The Institute for the Future of Knowledge at the University of Johannesburg has partnered with Picturing Health to make a short documentary depicting the impact of severe lockdown measures on those living in poverty in the developing world.
Regions and nations differ, but the advice issued by many international health organisations has been the same: COVID-19 is the overriding threat to public health at present, and merits social distancing and hygiene. This is good advice for physically interrupting the biological process by which the disease is transmitted. But public health advice must take into account more than the biology of disease transmission, as the history of public health has shown repeatedly. This lesson has not been learned: there is little advice on how different regions should tailor their approaches; the most influential and well-resourced modeling efforts do not consider differing costs, benefits and feasibility in different contexts; and “lockdown” has come to be seen as the only effective measure for slowing the spread of COVID-19, with any other measure seen as a brave and risky experiment.
COVID-19 on the breadline is a documentary film about lockdown in the developing world. More than that, it seeks to give a voice to those who stand to lose the most from lockdown. From their own mouths, we hear that they fear not just for their livelihoods but for their lives, in the face of malnutrition, and the disrupted medical services essential for the tenuous grip we have on other diseases. The costs of lockdown are not merely economic: not merely a line on a graph, a vanishing pension fund, or even a lost job. For those living on what they make each day, for the one in three Africans living below the poverty line, for the nearly 90% of African workers in the informal sector – the consequences of lockdown are extraordinary and horrible. This is not a matter of economy vs. health: it is a matter of two causes of death, COVID-19 and lockdown. The mortality-burden of lockdown in the developing world will be high, perhaps even higher than COVID-19 itself, in the eyes of some of the people we hear from in the documentary.
The film encourages a fuller cost-benefit analysis of lockdown. Not only are the costs higher for developing regions, but the benefits may be lower. The benefit of lockdown must be measured as the reduction of the risk the disease poses to population health. This depends on several factors, notably the susceptibility of the population and access to healthcare. The documentary goes on to explore these factors through discussion with a range of experts as well as individuals living in conditions of poverty. Other serious threats to life become evident.

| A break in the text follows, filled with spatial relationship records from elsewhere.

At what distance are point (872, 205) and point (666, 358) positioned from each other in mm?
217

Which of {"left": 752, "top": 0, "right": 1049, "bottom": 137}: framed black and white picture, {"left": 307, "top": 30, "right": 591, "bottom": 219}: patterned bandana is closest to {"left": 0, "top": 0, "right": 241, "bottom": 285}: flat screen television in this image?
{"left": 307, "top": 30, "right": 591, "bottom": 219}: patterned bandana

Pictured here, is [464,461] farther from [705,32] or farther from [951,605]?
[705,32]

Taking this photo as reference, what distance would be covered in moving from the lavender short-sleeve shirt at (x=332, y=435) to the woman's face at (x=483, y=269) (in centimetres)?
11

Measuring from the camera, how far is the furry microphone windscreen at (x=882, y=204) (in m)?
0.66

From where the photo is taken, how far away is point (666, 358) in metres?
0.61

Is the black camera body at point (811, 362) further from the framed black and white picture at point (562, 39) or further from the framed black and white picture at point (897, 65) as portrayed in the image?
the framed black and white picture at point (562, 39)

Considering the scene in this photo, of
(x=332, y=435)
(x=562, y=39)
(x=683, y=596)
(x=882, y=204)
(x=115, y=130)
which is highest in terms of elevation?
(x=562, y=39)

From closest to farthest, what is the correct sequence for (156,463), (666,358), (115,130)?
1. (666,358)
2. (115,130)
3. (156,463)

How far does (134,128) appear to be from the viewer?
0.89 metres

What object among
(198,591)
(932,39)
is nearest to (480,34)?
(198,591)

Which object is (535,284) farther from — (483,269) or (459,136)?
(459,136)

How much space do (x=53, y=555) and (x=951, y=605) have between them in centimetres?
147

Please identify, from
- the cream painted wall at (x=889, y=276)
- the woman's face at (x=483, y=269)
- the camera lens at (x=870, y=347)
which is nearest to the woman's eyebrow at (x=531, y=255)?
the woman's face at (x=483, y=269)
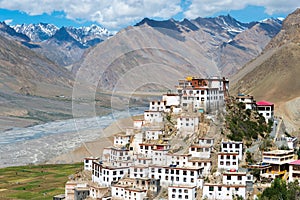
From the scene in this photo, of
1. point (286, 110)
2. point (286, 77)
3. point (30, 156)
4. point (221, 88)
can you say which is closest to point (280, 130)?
point (221, 88)

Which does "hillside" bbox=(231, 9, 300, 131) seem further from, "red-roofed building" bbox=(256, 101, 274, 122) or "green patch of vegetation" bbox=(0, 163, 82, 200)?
"red-roofed building" bbox=(256, 101, 274, 122)

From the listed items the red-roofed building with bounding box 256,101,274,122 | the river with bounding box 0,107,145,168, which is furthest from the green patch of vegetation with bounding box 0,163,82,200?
the red-roofed building with bounding box 256,101,274,122

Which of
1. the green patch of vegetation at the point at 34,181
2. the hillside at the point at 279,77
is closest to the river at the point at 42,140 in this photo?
the green patch of vegetation at the point at 34,181

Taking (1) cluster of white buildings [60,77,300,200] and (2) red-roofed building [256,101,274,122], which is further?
(2) red-roofed building [256,101,274,122]

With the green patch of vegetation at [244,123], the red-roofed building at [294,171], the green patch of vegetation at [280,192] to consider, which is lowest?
the green patch of vegetation at [280,192]

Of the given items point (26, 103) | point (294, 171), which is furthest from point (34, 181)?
point (26, 103)

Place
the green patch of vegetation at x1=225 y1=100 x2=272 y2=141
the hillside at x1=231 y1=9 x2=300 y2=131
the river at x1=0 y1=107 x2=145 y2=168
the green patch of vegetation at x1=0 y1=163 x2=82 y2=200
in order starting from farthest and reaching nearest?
the hillside at x1=231 y1=9 x2=300 y2=131 < the river at x1=0 y1=107 x2=145 y2=168 < the green patch of vegetation at x1=0 y1=163 x2=82 y2=200 < the green patch of vegetation at x1=225 y1=100 x2=272 y2=141

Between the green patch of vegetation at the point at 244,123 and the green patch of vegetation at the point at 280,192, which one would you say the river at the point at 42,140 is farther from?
the green patch of vegetation at the point at 280,192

These explain the very low life expectancy within the region, with just 3% of sub-Saharan Africa making it past 65 and thus into the age-range where risk of serious, critical and fatal disease appears – in developed countries – to rise dramatically. By contrast, 20% of Europeans are over 65, and the median age is 42, compared to just 18 in Africa. If age is a good predictor of risk of serious disease in the African context, then susceptibility may be reduced accordingly. But even if the association between old age and serious COVID-19 does not carry over to Africa, the mere fact that African lives are so much shorter than those on any other continent demonstrates the presence of many other lethal risks. Against this background, COVID-19 may not be as much of a priority as it is in regions where the terrors of infectious disease have been nearly forgotten.
The documentary explores reasons for the focus on COVID-19, when we already accept such high levels of preventable mortality annually. The suggestion made by some interviewees is that COVID-19 places powerful people at risk, in developed countries. This is a sad comment on the way we differently value human lives. The number of deaths that COVID-19 may cause appears not to be the only factor explaining the global response: it also matters who the disease kills. Because this disease threatens powerful and wealthy people in the developed world, the whole world locks down; but, as a global community, we accept the deaths of poor people in developing regions on an annual basis, when we could prevent almost all these deaths at a fraction of a cost of the present lockdown.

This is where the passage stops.